La collezione di giocattoli

 

 

Alessandra Doratti

 

 

 

 


Narra la leggenda che Venere, dea della bellezza, divertisse Giove, padre degli dei, con una palla che lanciata in aria lasciava una scia infuocata.
Mitologia a parte, le bambole, il cerchio e la palla sono uguali in tutti i popoli. Un bambino gioca oggi come giocava 4.000 anni fa: solo la tecnica e l'impiego dei materiali sono cambiati.
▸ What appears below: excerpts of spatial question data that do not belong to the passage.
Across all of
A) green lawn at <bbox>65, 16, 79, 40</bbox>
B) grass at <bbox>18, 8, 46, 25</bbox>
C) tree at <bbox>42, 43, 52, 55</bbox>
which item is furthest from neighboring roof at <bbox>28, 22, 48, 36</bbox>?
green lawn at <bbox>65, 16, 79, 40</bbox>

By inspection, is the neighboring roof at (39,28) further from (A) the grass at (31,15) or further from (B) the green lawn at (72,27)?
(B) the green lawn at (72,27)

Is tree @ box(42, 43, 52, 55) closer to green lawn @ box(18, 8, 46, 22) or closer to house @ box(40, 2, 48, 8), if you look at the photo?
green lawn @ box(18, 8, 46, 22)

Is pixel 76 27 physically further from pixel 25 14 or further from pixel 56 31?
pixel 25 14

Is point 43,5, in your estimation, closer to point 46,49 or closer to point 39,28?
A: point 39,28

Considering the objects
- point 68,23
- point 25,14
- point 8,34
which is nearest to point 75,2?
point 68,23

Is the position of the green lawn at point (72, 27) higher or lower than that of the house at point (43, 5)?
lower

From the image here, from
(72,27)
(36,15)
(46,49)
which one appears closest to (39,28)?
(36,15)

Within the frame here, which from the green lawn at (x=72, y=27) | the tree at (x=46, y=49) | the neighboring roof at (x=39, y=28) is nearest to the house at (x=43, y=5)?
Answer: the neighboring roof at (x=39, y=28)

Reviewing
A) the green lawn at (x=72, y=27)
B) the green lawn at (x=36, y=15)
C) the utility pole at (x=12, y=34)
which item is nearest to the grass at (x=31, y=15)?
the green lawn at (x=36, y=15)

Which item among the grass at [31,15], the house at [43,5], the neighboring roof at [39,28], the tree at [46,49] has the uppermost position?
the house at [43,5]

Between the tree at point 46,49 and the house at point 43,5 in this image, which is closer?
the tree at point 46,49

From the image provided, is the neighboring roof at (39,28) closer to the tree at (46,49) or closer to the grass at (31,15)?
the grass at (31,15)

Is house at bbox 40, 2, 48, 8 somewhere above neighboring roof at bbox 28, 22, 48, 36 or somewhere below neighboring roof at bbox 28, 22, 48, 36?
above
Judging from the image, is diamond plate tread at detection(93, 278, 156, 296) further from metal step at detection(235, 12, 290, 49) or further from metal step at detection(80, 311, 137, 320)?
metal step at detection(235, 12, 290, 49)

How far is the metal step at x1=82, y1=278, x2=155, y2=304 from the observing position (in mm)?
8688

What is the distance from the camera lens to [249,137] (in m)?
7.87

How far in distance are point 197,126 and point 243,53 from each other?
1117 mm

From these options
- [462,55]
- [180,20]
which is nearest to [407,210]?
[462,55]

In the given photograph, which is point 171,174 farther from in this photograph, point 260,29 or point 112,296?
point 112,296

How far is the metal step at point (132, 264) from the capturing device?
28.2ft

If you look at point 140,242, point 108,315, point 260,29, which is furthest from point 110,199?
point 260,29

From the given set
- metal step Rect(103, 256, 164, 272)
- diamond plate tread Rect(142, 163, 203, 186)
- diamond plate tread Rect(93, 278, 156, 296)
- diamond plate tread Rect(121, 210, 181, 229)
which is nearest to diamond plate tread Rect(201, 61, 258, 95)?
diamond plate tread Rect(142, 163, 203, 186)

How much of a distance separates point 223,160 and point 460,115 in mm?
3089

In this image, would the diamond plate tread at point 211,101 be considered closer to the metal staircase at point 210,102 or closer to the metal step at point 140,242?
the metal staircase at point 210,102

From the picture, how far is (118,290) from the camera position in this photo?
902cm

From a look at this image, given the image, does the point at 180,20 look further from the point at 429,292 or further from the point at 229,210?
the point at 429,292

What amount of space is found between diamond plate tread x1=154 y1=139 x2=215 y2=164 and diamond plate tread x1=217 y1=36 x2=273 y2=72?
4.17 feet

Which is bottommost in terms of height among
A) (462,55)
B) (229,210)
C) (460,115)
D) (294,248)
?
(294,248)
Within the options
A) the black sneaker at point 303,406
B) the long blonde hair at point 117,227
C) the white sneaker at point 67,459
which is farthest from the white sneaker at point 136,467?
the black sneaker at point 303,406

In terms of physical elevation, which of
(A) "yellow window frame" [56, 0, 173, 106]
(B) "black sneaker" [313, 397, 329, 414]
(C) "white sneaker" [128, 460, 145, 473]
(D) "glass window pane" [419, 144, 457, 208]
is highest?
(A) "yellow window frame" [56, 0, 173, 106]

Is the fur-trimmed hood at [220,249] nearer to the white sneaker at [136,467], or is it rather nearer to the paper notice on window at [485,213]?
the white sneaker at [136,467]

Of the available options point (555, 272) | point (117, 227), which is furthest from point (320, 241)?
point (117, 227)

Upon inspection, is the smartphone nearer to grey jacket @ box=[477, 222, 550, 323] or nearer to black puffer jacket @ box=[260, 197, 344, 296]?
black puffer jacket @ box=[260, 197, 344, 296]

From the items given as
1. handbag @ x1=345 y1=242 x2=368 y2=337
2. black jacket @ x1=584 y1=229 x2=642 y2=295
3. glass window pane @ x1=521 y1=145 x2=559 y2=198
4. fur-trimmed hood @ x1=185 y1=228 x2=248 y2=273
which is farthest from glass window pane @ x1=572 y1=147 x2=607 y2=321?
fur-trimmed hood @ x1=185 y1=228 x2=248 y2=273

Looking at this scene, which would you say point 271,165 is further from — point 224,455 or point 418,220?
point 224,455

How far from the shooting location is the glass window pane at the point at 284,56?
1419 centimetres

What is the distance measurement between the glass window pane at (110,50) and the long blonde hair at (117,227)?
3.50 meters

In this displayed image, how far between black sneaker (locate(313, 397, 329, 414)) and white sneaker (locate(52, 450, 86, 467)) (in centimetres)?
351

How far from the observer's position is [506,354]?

La storia del rapporto tra il balocco e il bambino, quella almeno che coincide con i primi passi della civiltà tecnologica e con gli albori della produzione in serie, cominciò molto tempo dopo con la prima rivoluzione industriale alla fine del 1600. L'antesignano dei giocattoli tecnologici è del 1600, frutto dell'abilità di un architetto francese, Sebastian de Vauban, e di due artigiani di Norimberga, Gottfried Hautsch e suo padre. Dopo quattro anni di lavoro, questa équipe mise a punto una piattaforma con soldatini automi che marciavano l'uno contro l'altro sparandosi dei veri proiettili.
Se i primi giocattoli tecnologici, dati gli altissimi costi di fabbricazione, furono compagni di gioco dei soli fanciulli di corte, il merito di avere favorito la produzione in serie di oggetti molto meno complessi spetta a Napoleone, che pensò di colmare il vuoto di tante famiglie di orfani dei suoi soldati caduti in battaglia con l'acquisto di migliaia di giocattoli.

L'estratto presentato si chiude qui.